Growth, Craft, and National Reach

The post-war years marked a new chapter of growth under second-generation leadership. With Michael J. Hegarty succeeding his father in 1952, the company scaled steadily on the strength of hard-won reputation and craft excellence. This was a period where standards were set early and reinforced through consistent delivery.

By the 1960s, PJ Hegarty was securing larger, more complex contracts that positioned the company as a rising national force. Work such as the Bottling Hall at North Mall for Irish Distillers underscored the depth of longstanding client partnerships. In 1968, Cork County Hall redefined the skyline as Ireland’s tallest building at the time, a tangible symbol of confidence in PJ Hegarty’s ability to deliver at scale.
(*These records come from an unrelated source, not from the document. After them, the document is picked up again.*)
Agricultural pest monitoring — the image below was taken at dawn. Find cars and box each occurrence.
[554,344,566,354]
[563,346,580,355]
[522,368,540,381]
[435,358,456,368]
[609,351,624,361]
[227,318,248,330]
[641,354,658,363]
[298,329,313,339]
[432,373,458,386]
Expansion beyond Cork followed naturally. A Dublin office opened in 1970, reflecting a growing nationwide footprint. In 1971 the company entered aviation construction with Shannon Airport’s new terminal, the first of many transport projects that would later shape Ireland’s global connectivity. The early 1970s culminated with the Ferenka Steel-Cord Factory, one of the largest industrial projects in the state’s history, delivered on record timelines and cementing PJ Hegarty’s position as a contractor of national importance.

Explore 1950–1974

1975–1999

Building Leadership Through Landmarks

By the mid-1970s, PJ Hegarty had evolved into a clear market leader, celebrated with its 50th anniversary and a portfolio spanning sectors and regions. This era is defined by high-profile landmark builds that brought new visibility, and by strategic moves that strengthened the company’s platform for the future.

The delivery of Páirc Uí Chaoimh in 1976 marked a signature contribution to Ireland’s sporting infrastructure, followed by the East Stand at Lansdowne Road in 1983. Together, these projects demonstrated technical confidence and entrenched PJ Hegarty’s reputation for complex public-facing delivery. During the 1980s the business also consolidated regionally, including establishing its long-term Cork city centre base on Carroll’s Quay.
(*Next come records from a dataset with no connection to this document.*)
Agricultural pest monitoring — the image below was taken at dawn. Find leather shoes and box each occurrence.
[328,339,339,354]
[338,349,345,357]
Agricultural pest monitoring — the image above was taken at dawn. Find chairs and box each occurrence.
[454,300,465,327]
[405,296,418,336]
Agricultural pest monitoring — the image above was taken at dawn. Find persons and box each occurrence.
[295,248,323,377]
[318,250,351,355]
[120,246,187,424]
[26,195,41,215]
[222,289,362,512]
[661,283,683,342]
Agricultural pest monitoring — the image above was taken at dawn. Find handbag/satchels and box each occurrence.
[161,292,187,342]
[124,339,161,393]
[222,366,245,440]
The 1990s were transformational for Ireland, fuelled by Foreign Direct Investment and the rise of globally competitive sectors. PJ Hegarty was at the front edge of that wave, expanding into pharma and advanced manufacturing and beginning a long-standing partnership in the semiconductor space. Leadership passed to the third generation in 1992 as John Hegarty became Managing Director, guiding the company through a decade of accelerated capability-building and preparing it for the scale and sophistication of 21st-century construction.

Explore 1975–1999

2000–2025

Modern Capability, Global Clients, Enduring Ambition

The new millennium saw PJ Hegarty enter a high-growth, high-complexity phase, delivering projects that reflected modern Ireland’s needs and globalised economy. Infrastructure capability deepened through major national schemes including M50 upgrades and the gas pipeline to the West. At the same time, PJ Hegarty delivered critical justice and civic projects such as the Central Criminal Courts Complex in Dublin, its first PPP and the largest courts project in Ireland in over two centuries.
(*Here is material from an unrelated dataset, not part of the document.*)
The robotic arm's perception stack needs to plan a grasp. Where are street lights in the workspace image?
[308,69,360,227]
This era also showcased landmark vertical and transport builds. Dublin Airport Terminal 2 and Pier E, The Elysian in Cork (Ireland’s tallest residential building at the time), and a widening aviation portfolio that later extended into the UK. The opening of the first UK office in 2010 formalised cross-channel presence, expanding the company’s geographic and civil engineering reach.

From 2016 onwards, PJ Hegarty moved decisively into hyperscale digital infrastructure, delivering major data centres for some of the world’s largest global providers, while continuing to lead in pharma, heritage restoration, commercial development, and award-winning residential schemes. Recent highlights include Salesforce Tower Dublin, ESB Headquarters, the Midleton Distillery Experience, and Gatwick airport works.

In 2025, PJ Hegarty marks a full century of building excellence, shaped by family leadership across generations, powered by innovation, and grounded in the same values that defined the company from day one.